Japanese opposition leader strives to victory in elections

Democratic Party leader Katsuya Okada said on Thursday he was confident the good sense of voters would propel his party to power.

Okada is seeking to unseat Prime Minister Junichiro Koizumi's Liberal Democratic Party in elections on Sept. 11. The DPJ has 84 members in the 242-seat upper house, compared with 114 for the LDP and 24 for its coalition partner New Komeito. The next upper house election is scheduled in the summer of 2007.

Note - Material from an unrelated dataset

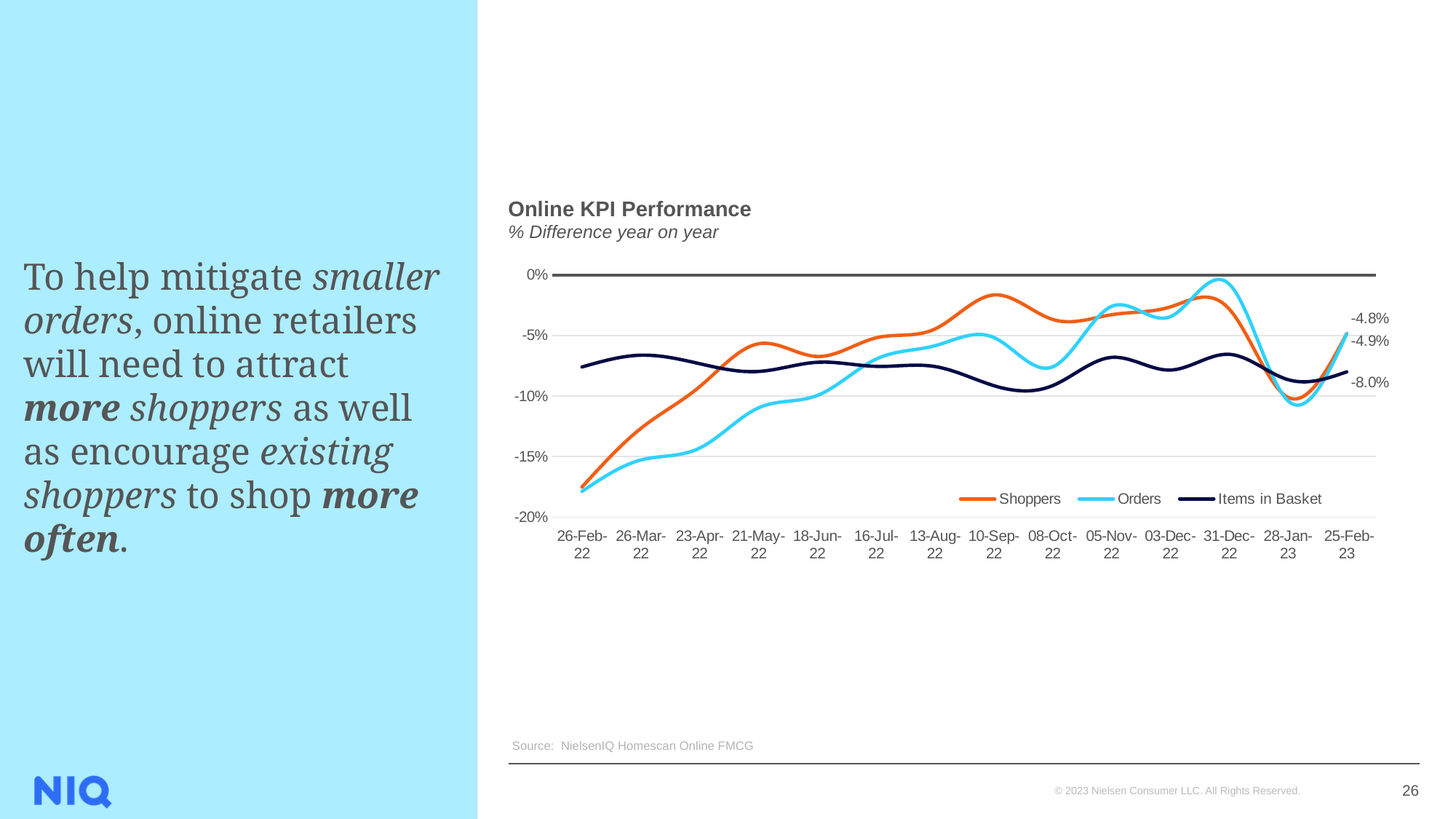
What is the subtitle of the Online KPI Performance chart? % Difference year on year How many series does the legend of the Online KPI Performance chart list? 3 At 26-Feb-22, which is higher: Shoppers or Items in Basket? Items in Basket Does the Shoppers series rise or fall between 26-Feb-22 and 10-Sep-22? rise What is the value for Items in Basket at 25-Feb-23? -8.0% Is the value for Orders at 23-Apr-22 greater or less than -10%? less Is the value for Items in Basket at 26-Feb-22 greater or less than -10%? greater Is the value for Orders at 31-Dec-22 greater or less than -5%? greater What kind of chart is shown on the slide? line chart At which date is the Shoppers series at its lowest? 26-Feb-22 How many dates are shown on the x axis of the Online KPI Performance chart? 14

“We don't need the upper house to pass the budget,” Okada said at a press luncheon in Tokyo at the Foreign Correspondents' Club of Japan. “As far as passing bills, the situation may well be severe. Of course, we will fail some. But even as an opposition party, we agree with about 70 percent of the legislation, so we'll be able to get some of what we want.”

Koizumi two weeks ago called for the lower house election after LDP rebels joined the DPJ to vote down a plan to sell Japan's postal system to investors. Japan Post is the world's largest savings bank with 350 trillion yen ($3.2 trillion) in assets, Bloomberg reminds.

Koizumi's LDP has an approval rating of 32 percent in a survey taken Aug. 22 and 23, while the DPJ's support rating is 11 percent, the Asahi newspaper said today.

In the latest sign of erosion in support for the Democratic Party, a poll by the Asahi newspaper found that just 13 percent of 1,000 voters surveyed on Aug. 22-23 planned to vote for the party, down from 17 percent in an Aug. 15-17 survey.

The percentage of respondents planning to vote for Koizumi's LDP also slipped, to 29 percent from 31 in the earlier survey, Reuters informs.

Forty-one percent were undecided, up from 34 percent.

The Democrats appear to be losing ground in urban areas, traditionally their stronghold.

Only 9 percent of big-city voters said they planned to vote for the party, down from 17 percent in the previous poll.